Forever, Again

I cringed away up the bed until my back hit the headboard. It was hard to fathom someone so clearly psychotic.

“I’ve also staged a robbery or two in my time,” she continued, “and no lawman has ever suspected that it was me. I’m just a lonely old woman who’s had a series of tragic things happen to her, and this’ll be just one more. The police will come, they’ll look around, and they’ll tell me as I cry on their shoulders that it was probably some drugged-up junkie who broke in here, started rummaging around my murdered son’s stuff when my only grandchild and his girlfriend walked in, and he shot them both. Tragic stuff happens to good people all the time. Maybe they’ll even set up a fund to help me while I grieve.”

Cole hadn’t moved a muscle since his grandmother pulled out the gun, and while I trembled on the bed, he stood rigid and still. I didn’t know what was about to happen, but I prayed for Cole in that moment. With every ounce of me, I prayed that he could do or say something that would make her lower the gun.

What he said next came out slowly in an almost gentle tone. “Gram, do you remember last summer when I went to DC and took that future-agents-in-training seminar at Quantico?”

She didn’t answer him. Instead, she glared hard and raised the gun a little higher while her gaze focused on his chest. I thought she might’ve been aiming for his heart, which made me almost physically sick. She was considering shooting her grandson in the same place she’d shot her own son.

“Anyway,” Cole said, and I saw that his stance had suddenly relaxed, “the agents took us through some weapons training on the last day we were there. And the funny thing about that gun in your hand, Gram, is that it’s not going to hurt anybody.”

Her eyes narrowed and her lips thinned.

“Don’t believe me?” he said, widening his stance and crossing his arms. “Go ahead. Shoot me.”

Something awful glinted in Mrs. Spencer’s eyes and before I could even shout, “No!” she extended her arm slightly and pulled the trigger.

The gun clicked harmlessly.

She pulled the trigger again and caused it to click harmlessly a second time. Then again. And again, until Cole reached out and grabbed the barrel, twisting the muzzle up and away. With his other hand he pried it out of her fingertips and tossed it to the floor. Then he grabbed his grandmother and held her by both wrists.

Pulling her close to him he said, “You left the safety on, Gram. I’ll be sure to mention that to Detective Hasslett when he shows up.” Looking over his shoulder at me, he added, “Lily, could you get all the evidence together and the gun—use a sheet to pick it up so you don’t get your fingerprints on it—and head to the kitchen to call Detective Hasslett? Don’t tell anybody else but him what’s going on.”

With my heart still pounding hard in my chest, I hurried to do just that.


Several hours later, I sat in front of my own grandmother, my mother at my side, feeling nervous but determined.

“Well, Lily,” my grandmother said tersely. “What is this little meeting that you insisted we have together?”

I decided to go for the blunt truth. “I know about the lake house in Bumpass,” I said.

My grandmother’s eyes narrowed a bit. “What about it?”

“I know that David Bishop has been living there rent-free for the past thirty years, and that you’ve held that over my dad’s head as leverage as much as he’s held it over yours. It’d probably wreck your world to have it leak out that Dr. James Bennett cheated on his SAT scores and committed fraud to get into Yale. It could even lead to his medical license being revoked, right?

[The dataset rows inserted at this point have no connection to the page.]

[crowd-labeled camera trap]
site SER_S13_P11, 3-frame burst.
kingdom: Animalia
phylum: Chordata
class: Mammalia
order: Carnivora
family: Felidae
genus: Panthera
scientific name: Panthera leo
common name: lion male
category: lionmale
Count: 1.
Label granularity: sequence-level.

And I bet it’d be even worse for you if it also leaked out that you knew about it, covered it up, and persuaded the police to blame Amber Greeley for the murder of Ben Spencer.”

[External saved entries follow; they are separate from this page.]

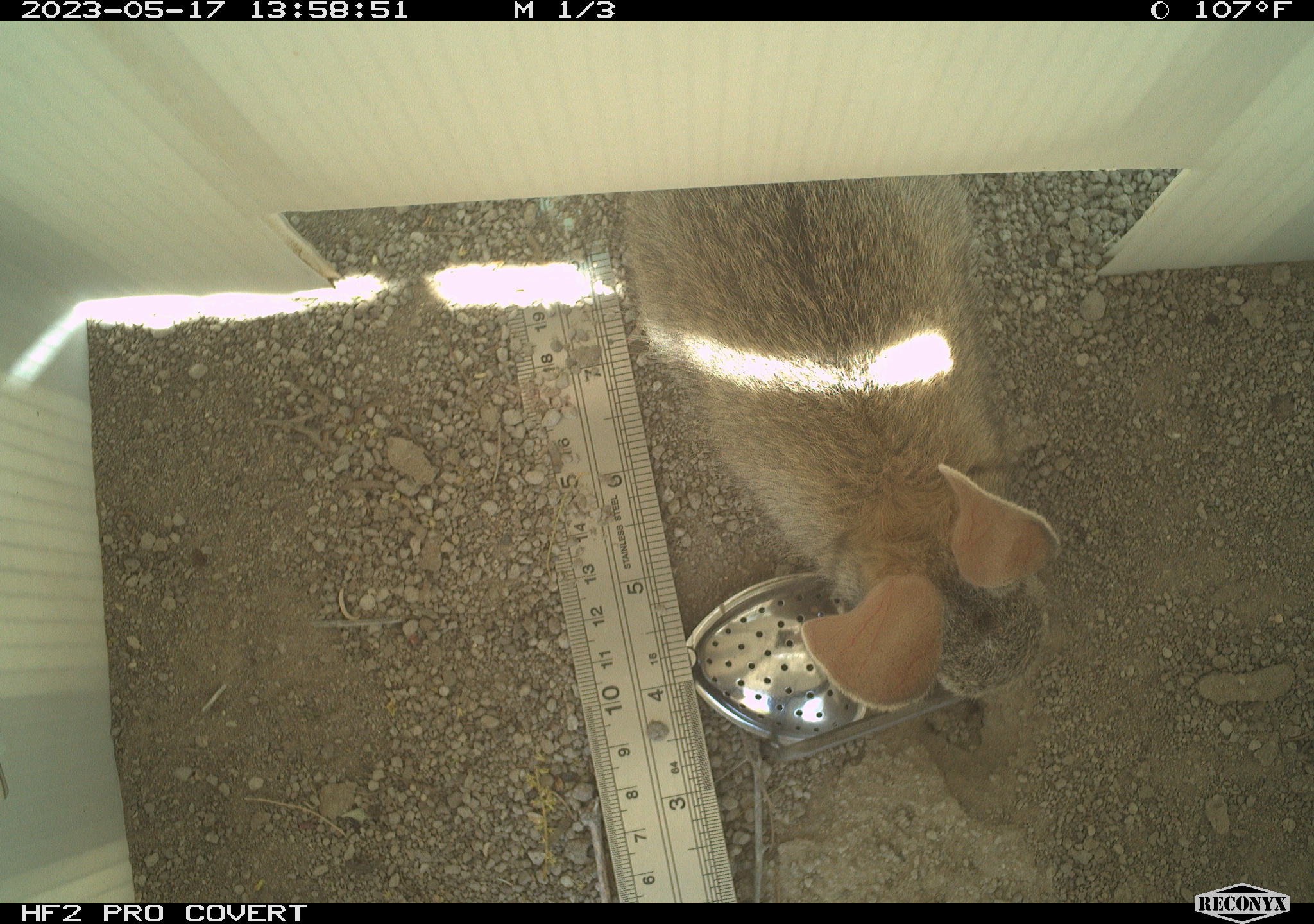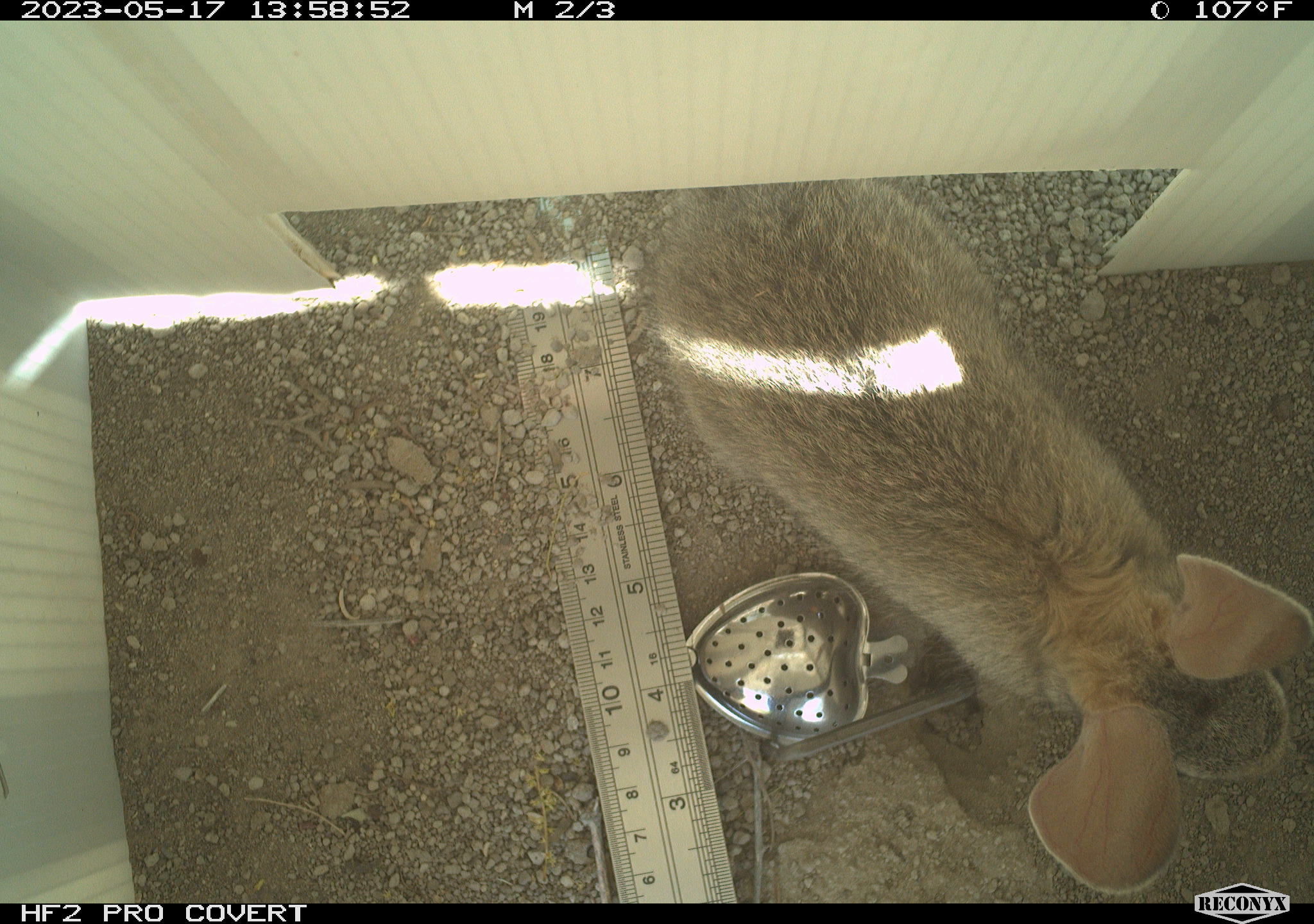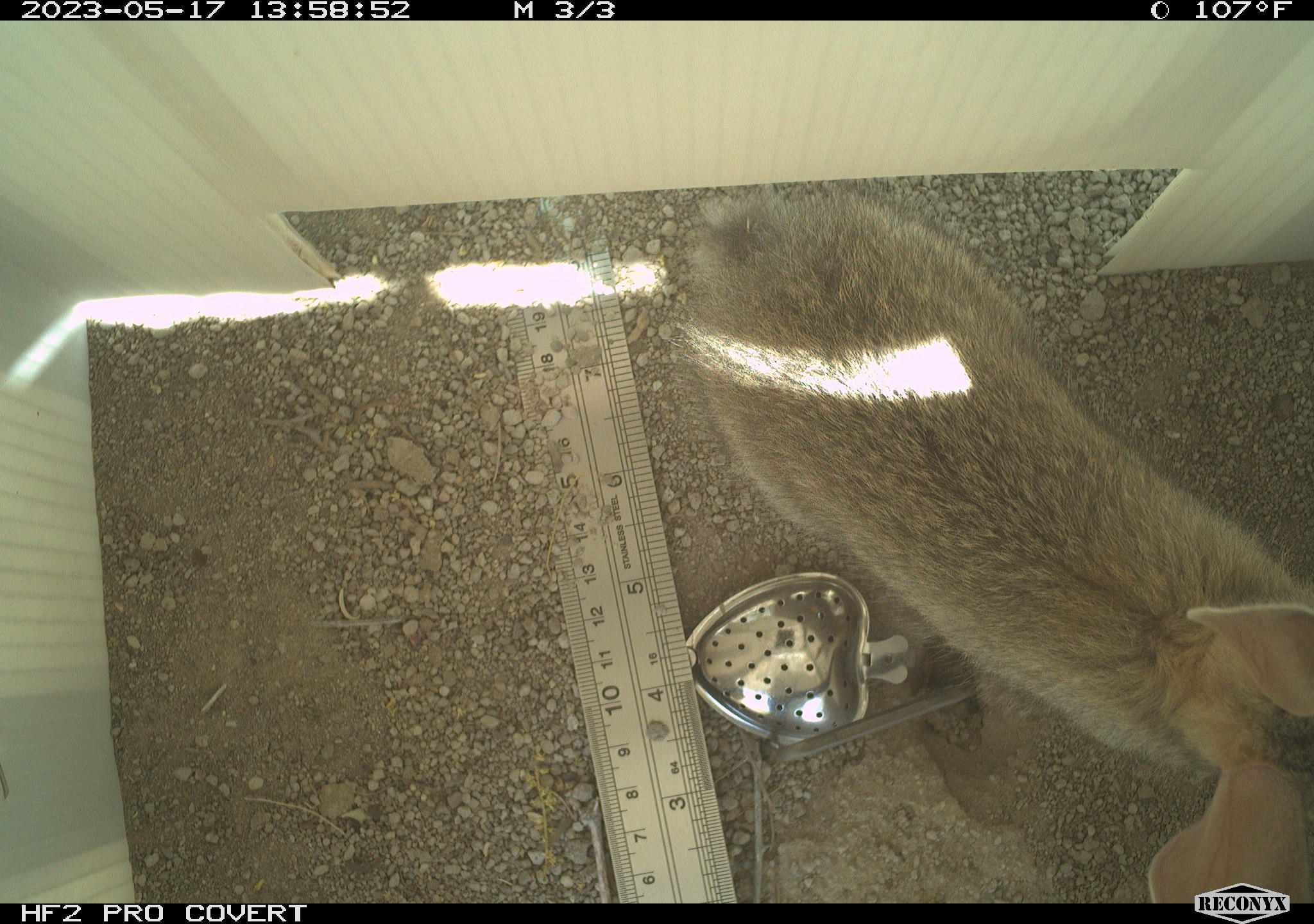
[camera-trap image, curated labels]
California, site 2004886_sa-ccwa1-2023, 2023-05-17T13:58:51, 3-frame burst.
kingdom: Animalia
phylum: Chordata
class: Mammalia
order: Lagomorpha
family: Leporidae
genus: Sylvilagus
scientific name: Sylvilagus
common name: cottontail rabbits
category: sylvilagus species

Grandmother sat up and leaned forward angrily. “Such a petulant young lady,” she snarled. “What do you want, Lily?”

“I want you to make up with Dad,” I said. “I want you to stop trying to control all of us. I want you to talk him into settling the divorce with Mom so that we can move out of the guesthouse, and then I never, ever, ever want you to get involved in our business again.

“I don’t want to take over the Bennett enterprises,” I continued. “And I don’t want this estate or anything to do with it, except for one thing, which, to you, will probably be pretty small, but, to me, will mean everything.”